PASSAGE START

This game is a classic, but my students LOVE to play it. I can target goals from articulation to categories, to social skills all with this one game. I put a twist on mine, and have students only focus on one category at a time with one letter. This allows the game to slow down a bit, and for a deeper conversation to be had about each category. In a given session we may only get through three categories, but we go very in depth. I always tell my students to “stretch their brain” to push past the first few things they know. Giving them time to focus on one category at a time allows them to build up the confidence that they do know, or know more than they think, when just given a bit of extra time.

My Middle School Madness: Part Two

Thank you so much for following along as I talk about how I landed my middle school SLP job, the struggles, and the triumphs! If you missed part one check it out here!.

First day of school/work picture!

PASSAGE END
RECORDED INFORMATION START

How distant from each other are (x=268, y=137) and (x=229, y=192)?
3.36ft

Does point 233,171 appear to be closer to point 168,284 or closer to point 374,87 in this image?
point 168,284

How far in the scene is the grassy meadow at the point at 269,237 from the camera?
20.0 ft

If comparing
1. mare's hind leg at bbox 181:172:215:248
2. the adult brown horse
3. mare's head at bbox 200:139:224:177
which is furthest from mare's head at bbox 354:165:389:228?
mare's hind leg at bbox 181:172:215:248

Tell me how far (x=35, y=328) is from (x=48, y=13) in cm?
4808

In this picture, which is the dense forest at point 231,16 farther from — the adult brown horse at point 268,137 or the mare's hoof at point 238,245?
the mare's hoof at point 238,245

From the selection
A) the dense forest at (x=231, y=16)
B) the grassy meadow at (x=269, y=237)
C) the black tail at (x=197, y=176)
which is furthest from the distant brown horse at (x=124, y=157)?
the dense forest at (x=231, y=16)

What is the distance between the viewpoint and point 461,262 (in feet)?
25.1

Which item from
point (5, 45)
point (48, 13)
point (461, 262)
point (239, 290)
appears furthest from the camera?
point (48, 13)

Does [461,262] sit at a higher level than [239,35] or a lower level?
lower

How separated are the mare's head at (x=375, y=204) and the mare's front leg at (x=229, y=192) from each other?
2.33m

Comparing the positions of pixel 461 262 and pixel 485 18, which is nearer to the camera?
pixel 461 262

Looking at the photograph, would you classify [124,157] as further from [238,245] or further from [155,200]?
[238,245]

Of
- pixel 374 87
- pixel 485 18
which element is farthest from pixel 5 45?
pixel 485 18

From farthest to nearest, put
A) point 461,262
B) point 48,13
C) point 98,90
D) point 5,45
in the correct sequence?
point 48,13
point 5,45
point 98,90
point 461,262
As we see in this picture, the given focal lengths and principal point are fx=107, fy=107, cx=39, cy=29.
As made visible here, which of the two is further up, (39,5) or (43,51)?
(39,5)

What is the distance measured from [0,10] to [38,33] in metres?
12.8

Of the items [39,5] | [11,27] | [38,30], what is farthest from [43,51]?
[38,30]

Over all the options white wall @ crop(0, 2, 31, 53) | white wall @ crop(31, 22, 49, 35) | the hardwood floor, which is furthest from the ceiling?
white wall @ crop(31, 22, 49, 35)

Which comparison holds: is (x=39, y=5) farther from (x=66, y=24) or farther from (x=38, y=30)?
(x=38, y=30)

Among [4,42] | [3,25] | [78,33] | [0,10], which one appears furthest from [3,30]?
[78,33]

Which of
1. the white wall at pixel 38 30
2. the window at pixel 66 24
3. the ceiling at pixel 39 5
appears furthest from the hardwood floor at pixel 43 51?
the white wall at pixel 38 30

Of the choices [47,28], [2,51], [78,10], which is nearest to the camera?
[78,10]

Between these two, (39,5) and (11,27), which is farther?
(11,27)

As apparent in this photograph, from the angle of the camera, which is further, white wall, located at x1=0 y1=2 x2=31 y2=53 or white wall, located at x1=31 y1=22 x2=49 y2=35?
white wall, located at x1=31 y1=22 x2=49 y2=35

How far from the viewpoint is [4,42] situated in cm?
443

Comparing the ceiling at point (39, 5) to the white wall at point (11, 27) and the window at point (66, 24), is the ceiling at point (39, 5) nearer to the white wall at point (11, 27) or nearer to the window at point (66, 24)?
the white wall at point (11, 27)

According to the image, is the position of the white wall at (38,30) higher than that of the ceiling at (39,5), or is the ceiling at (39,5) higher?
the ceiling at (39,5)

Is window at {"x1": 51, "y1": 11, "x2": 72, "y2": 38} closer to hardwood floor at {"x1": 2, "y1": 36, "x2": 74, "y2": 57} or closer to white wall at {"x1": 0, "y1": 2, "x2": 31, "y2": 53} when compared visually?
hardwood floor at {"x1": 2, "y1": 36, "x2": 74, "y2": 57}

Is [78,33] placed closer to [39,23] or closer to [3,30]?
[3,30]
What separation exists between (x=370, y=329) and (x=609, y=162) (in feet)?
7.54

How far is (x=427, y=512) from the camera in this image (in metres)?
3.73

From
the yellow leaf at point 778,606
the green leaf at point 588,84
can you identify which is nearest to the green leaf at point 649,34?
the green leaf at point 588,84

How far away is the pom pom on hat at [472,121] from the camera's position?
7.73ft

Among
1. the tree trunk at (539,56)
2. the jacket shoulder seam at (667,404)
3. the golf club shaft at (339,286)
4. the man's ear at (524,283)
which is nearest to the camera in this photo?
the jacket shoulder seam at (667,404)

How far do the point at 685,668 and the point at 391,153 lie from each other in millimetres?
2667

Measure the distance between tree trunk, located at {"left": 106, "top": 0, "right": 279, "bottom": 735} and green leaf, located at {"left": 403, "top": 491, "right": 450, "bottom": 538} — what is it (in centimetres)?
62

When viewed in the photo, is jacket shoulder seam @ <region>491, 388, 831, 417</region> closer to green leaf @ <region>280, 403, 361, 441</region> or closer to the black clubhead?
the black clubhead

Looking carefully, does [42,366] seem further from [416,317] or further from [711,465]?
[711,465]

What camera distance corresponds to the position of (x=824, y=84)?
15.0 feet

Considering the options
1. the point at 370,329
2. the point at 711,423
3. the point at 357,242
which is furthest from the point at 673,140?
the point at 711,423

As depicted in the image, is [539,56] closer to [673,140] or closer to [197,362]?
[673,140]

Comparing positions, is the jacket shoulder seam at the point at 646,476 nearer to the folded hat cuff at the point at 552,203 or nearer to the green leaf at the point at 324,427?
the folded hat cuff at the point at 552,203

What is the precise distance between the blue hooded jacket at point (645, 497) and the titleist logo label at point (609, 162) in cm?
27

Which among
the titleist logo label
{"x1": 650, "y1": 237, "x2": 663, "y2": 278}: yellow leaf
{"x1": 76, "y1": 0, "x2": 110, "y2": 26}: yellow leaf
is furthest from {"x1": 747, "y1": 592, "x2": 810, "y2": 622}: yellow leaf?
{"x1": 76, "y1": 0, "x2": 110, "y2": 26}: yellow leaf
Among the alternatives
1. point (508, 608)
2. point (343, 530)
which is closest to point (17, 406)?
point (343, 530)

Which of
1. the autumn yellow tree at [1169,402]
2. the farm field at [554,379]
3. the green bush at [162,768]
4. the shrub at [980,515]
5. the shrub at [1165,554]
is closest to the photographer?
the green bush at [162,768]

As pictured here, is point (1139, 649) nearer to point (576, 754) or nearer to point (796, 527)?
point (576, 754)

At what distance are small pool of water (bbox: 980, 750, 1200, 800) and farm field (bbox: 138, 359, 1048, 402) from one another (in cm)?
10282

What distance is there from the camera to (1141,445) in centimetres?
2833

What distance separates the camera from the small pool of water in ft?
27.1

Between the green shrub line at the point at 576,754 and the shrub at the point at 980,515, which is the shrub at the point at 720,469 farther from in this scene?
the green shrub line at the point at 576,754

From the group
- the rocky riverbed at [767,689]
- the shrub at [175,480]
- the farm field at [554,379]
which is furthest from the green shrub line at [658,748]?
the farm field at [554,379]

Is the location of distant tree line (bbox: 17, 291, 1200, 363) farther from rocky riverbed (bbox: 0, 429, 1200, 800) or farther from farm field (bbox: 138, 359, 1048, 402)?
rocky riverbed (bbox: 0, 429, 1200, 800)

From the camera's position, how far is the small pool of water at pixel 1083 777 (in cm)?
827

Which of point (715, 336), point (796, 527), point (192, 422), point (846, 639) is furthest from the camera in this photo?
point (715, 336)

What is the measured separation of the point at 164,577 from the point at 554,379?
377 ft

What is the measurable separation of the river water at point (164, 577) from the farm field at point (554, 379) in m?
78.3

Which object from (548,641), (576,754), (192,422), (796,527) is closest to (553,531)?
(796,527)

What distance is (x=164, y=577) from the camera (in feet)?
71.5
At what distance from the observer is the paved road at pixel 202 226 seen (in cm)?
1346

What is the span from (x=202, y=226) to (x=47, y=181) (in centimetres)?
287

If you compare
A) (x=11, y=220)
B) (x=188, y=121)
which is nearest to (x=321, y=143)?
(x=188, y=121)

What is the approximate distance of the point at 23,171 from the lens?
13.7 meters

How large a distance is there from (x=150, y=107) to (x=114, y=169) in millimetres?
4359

RECORDED INFORMATION END

REQUIREMENT 1
Please set down part of the blog passage word for word: begin at the words "My Middle School Madness: Part Two" and stop after "it out here!.".
REQUIREMENT 2
In the blog passage, what does the writer always tell students to do?
REQUIREMENT 3
List every goal the blog passage says the game can target.

EXERCISE OUTPUT 1
My Middle School Madness: Part Two

Thank you so much for following along as I talk about how I landed my middle school SLP job, the struggles, and the triumphs! If you missed part one check it out here!.

EXERCISE OUTPUT 2
To "stretch their brain" to push past the first few things they know.

EXERCISE OUTPUT 3
Articulation, categories, social skills